Und Deine Schulleitung?
Der Direktor hat sehr dafür gesorgt, dass die Arbeitsbelastung gut gepasst hat. Er hat mir nicht die ganz arbeits- oder korrekturintensiven Kurse gegeben und darauf geachtet, dass ich keine Zusatzsachen bekomme. Bei meiner OBAS-Ausbildung habe ich mitbekommen, dass das bei Seiteneinsteigern anderer Schulen ganz anders lief, sie etwa sofort eine Klassenleitung übernehmen mussten.
An meiner Schule hatte ich dagegen auch die Möglichkeit, mit einem Kollegen im Tandem zu unterrichten. Da haben wir einen Kurs zusammen vorbereitet, haben uns abgesprochen und wenn es für mich zu stressig wurde, hat der Kollege ein bisschen übernommen. Bei dieser Art der Zusammenarbeit habe ich sehr viel gelernt.
Wo lagen Deine wichtigsten Unsicherheiten zu Beginn?
Zentral war: Wie unterrichtet man? Das ist ja keine Vorlesung, die ich da halte. Wie aktiviere ich die Schüler, rege sie zum Nachdenken an, zum eigenen Tun? Da hat mir zum Beispiel geholfen, wenn ein Kollege mir seine Planung einer Unterrichtsreihe, etwa zum Magnetismus, skizziert hat – welche Experimente passen, was an Geräten und Materialien mir dazu in der Schule zur Verfügung steht. Neuland waren für mich natürlich auch das Thema Elternarbeit und der Umgang mit Konflikten, wenn sich zum Beispiel jemand beschwert, dass sein Kind doch keine Zwei bekommen hat. Da waren die Tipps, wie ich was formulieren sollte, und die Rückendeckung und Erfahrenheit meiner Kollegen total wertvoll.

Eingabedaten

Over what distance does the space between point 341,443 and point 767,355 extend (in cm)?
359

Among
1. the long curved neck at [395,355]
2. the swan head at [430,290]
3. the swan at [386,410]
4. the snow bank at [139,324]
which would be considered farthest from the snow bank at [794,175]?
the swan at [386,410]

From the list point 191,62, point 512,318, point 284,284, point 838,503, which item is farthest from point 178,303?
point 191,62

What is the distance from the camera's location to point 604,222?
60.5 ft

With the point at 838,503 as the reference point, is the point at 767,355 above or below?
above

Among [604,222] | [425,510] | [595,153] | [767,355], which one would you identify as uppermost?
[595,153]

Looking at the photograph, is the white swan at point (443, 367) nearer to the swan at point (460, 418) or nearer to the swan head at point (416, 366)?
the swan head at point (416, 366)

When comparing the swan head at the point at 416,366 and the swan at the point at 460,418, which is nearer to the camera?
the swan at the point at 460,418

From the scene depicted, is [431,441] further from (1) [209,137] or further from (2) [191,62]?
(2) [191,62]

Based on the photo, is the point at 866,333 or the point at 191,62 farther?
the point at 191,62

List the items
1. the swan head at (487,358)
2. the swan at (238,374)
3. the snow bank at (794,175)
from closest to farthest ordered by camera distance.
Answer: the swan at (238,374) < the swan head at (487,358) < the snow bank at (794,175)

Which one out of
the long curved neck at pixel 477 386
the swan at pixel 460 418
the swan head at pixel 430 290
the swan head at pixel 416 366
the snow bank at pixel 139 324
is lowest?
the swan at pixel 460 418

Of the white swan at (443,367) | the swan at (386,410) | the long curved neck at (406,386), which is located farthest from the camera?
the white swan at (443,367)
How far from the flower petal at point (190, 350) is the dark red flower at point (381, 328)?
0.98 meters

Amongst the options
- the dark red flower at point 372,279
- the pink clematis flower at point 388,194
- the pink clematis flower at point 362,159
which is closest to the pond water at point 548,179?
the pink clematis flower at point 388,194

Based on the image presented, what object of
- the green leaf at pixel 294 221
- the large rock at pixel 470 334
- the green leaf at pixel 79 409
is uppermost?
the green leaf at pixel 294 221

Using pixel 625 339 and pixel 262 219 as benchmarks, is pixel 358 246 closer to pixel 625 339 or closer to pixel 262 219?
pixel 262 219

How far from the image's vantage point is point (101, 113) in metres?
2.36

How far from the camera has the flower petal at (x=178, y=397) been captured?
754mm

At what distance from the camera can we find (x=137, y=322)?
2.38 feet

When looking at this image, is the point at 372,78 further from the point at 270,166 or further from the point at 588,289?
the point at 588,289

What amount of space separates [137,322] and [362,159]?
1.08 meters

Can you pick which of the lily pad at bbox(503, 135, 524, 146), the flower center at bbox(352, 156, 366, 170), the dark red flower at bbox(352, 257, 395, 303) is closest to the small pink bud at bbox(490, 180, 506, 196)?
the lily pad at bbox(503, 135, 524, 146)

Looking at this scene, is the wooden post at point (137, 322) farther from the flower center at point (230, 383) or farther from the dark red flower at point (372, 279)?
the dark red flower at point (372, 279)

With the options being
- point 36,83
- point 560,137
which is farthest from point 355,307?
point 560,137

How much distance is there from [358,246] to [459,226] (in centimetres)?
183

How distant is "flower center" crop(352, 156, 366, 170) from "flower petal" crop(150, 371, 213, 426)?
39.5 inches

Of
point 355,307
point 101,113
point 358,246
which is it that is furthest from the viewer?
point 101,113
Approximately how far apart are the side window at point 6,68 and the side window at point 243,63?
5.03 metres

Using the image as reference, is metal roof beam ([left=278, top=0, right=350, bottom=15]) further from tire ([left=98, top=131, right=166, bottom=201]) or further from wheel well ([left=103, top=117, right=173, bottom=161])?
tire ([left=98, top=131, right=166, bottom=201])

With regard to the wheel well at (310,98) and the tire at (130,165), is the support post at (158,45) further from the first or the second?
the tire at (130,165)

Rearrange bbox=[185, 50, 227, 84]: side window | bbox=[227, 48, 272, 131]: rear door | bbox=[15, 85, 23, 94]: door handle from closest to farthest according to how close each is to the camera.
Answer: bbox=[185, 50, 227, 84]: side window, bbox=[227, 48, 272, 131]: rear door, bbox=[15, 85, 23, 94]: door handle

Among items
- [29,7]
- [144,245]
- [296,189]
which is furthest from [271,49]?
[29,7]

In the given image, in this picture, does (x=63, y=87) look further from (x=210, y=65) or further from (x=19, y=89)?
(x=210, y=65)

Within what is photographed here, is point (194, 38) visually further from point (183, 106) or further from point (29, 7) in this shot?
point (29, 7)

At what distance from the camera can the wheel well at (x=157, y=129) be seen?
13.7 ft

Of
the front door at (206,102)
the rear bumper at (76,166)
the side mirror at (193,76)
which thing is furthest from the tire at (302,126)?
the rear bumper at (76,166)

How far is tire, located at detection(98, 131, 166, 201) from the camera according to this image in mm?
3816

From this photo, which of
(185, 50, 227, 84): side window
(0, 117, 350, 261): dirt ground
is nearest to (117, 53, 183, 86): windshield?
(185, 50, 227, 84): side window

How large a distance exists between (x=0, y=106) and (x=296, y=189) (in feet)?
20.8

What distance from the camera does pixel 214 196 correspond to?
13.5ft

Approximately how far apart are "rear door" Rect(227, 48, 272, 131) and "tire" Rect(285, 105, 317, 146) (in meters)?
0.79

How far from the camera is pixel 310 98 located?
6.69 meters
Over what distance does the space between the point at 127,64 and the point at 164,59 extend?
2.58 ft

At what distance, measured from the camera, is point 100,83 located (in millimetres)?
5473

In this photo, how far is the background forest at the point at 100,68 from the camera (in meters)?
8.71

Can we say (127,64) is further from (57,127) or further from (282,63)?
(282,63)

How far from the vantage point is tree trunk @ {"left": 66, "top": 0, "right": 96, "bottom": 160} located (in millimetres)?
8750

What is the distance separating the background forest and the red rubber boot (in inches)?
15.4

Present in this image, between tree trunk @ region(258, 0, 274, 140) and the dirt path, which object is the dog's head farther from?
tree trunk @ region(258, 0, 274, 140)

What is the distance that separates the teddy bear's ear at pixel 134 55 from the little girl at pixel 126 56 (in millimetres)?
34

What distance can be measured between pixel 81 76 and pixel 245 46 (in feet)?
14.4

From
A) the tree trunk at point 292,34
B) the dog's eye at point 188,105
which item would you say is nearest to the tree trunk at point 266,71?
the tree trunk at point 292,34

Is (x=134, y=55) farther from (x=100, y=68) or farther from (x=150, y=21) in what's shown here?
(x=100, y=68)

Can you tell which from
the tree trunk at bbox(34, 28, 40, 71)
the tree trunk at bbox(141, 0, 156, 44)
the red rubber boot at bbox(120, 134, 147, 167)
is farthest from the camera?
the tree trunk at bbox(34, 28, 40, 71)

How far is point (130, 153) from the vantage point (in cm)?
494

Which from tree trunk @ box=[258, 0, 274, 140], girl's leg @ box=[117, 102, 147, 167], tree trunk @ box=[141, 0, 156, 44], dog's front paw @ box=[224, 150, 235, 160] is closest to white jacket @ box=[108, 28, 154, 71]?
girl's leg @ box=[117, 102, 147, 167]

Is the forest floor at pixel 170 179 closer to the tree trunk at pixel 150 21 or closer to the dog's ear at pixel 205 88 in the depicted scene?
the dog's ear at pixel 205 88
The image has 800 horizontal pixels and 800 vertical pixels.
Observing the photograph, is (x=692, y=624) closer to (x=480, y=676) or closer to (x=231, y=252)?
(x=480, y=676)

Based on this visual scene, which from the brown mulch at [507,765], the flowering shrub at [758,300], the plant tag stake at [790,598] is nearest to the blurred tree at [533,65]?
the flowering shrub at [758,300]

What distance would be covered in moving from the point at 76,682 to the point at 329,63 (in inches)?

Aufgaben
1. Entscheiden Sie, ob die folgenden Aussagen mit dem Textauszug übereinstimmen, und belegen Sie jede Antwort mit einem wörtlichen Zitat daraus: (a) Der Direktor hat darauf geachtet, dass die befragte Person keine zusätzlichen Aufgaben erhielt. (b) An der eigenen Schule gab es keine Gelegenheit, gemeinsam mit einem Kollegen zu unterrichten. (c) Die Elternarbeit war für die befragte Person etwas Vertrautes.
2. Suchen Sie aus den Datensätzen jede Zeile heraus, in der die Zeichenfolge "right" vorkommt.
Der Textauszug und die Datensätze sind voneinander unabhängiges Material.

Lösungen
1.
(a) Ja: „Er hat mir nicht die ganz arbeits- oder korrekturintensiven Kurse gegeben und darauf geachtet, dass ich keine Zusatzsachen bekomme.“
(b) Nein: „An meiner Schule hatte ich dagegen auch die Möglichkeit, mit einem Kollegen im Tandem zu unterrichten.“
(c) Nein: „Neuland waren für mich natürlich auch das Thema Elternarbeit und der Umgang mit Konflikten“

2.
Using the image as reference, is metal roof beam ([left=278, top=0, right=350, bottom=15]) further from tire ([left=98, top=131, right=166, bottom=201]) or further from wheel well ([left=103, top=117, right=173, bottom=161])?
tire ([left=98, top=131, right=166, bottom=201])
How far from the vantage point is tree trunk @ {"left": 66, "top": 0, "right": 96, "bottom": 160} located (in millimetres)?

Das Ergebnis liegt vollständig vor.